Which lines in the entries below contain the word "grass" with matching case? Copy each of those lines in full.

Items listed in a dataset
==================================================
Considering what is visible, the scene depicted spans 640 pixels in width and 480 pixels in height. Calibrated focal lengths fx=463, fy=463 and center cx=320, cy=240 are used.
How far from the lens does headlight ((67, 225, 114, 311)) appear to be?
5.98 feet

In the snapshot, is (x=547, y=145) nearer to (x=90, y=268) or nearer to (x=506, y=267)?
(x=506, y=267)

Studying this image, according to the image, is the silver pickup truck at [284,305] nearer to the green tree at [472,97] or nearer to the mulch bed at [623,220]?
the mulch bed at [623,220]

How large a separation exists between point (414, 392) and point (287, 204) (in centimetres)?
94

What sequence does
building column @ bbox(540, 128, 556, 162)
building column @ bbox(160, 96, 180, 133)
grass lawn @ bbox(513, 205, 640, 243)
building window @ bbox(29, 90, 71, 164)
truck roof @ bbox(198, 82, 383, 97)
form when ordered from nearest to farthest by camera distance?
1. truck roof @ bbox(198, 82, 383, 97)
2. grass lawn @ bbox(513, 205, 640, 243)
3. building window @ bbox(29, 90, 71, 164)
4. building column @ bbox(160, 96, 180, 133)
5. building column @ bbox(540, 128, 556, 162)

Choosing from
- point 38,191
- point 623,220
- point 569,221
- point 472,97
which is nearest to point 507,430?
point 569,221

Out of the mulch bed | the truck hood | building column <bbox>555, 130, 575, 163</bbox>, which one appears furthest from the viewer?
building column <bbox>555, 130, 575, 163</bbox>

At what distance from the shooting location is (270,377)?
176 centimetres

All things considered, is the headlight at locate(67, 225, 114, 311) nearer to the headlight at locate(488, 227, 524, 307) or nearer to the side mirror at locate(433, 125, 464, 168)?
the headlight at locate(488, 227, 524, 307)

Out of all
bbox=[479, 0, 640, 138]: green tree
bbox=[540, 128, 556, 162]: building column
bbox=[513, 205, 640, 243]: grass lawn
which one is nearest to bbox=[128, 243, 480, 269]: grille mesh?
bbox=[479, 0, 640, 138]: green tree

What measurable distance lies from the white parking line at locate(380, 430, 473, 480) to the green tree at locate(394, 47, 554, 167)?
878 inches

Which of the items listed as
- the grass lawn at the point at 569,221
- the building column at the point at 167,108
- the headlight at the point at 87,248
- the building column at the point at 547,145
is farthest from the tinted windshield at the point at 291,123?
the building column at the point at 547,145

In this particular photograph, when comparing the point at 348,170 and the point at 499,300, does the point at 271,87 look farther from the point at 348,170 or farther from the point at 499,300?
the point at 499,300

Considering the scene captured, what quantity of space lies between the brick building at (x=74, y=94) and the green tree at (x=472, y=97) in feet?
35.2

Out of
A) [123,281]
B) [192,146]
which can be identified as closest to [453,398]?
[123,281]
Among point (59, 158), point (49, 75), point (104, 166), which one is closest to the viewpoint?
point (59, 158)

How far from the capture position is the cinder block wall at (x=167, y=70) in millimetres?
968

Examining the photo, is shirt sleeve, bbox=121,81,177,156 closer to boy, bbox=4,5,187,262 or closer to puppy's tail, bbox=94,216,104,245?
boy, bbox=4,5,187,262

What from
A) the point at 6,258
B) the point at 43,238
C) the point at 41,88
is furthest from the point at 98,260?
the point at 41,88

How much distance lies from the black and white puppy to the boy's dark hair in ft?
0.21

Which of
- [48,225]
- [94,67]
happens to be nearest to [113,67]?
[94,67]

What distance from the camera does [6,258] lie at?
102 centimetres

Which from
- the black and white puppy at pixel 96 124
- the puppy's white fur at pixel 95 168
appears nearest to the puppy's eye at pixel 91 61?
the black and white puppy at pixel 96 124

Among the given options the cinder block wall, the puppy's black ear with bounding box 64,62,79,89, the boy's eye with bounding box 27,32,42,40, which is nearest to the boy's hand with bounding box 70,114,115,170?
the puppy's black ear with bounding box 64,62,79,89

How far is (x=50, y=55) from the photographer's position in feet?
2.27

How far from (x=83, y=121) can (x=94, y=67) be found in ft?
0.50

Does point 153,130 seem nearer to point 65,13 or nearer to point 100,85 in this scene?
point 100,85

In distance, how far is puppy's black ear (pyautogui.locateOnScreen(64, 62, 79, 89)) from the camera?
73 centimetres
==================================================
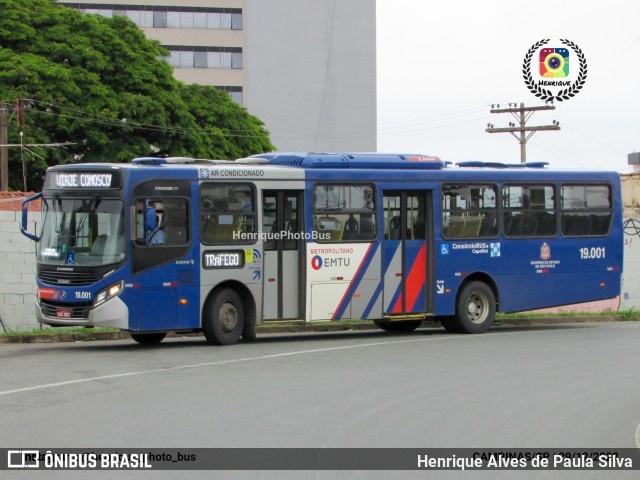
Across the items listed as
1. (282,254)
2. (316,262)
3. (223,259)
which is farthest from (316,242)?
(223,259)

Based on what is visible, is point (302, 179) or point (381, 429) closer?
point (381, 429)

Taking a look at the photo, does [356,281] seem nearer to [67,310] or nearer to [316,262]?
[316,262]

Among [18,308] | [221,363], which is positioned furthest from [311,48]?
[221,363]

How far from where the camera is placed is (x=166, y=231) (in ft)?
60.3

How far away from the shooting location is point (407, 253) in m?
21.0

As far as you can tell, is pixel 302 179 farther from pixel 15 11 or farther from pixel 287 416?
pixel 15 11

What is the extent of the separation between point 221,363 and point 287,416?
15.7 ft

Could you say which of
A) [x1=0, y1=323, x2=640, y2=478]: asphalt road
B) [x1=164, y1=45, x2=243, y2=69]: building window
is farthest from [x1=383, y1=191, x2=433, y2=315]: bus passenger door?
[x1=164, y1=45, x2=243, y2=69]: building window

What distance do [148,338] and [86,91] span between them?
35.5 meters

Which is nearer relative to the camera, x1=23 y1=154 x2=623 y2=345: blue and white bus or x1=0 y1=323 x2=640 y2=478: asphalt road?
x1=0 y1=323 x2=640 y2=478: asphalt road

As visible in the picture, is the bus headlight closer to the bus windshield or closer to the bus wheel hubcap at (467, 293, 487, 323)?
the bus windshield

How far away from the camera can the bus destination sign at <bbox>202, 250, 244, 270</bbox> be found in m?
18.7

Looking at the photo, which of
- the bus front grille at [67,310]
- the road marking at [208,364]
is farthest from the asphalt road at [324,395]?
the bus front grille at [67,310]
==================================================
[FINAL RESULT]
grass lawn @ bbox(513, 205, 640, 243)
2. grass lawn @ bbox(513, 205, 640, 243)
bbox=[513, 205, 640, 243]: grass lawn
- the grass lawn at the point at 569,221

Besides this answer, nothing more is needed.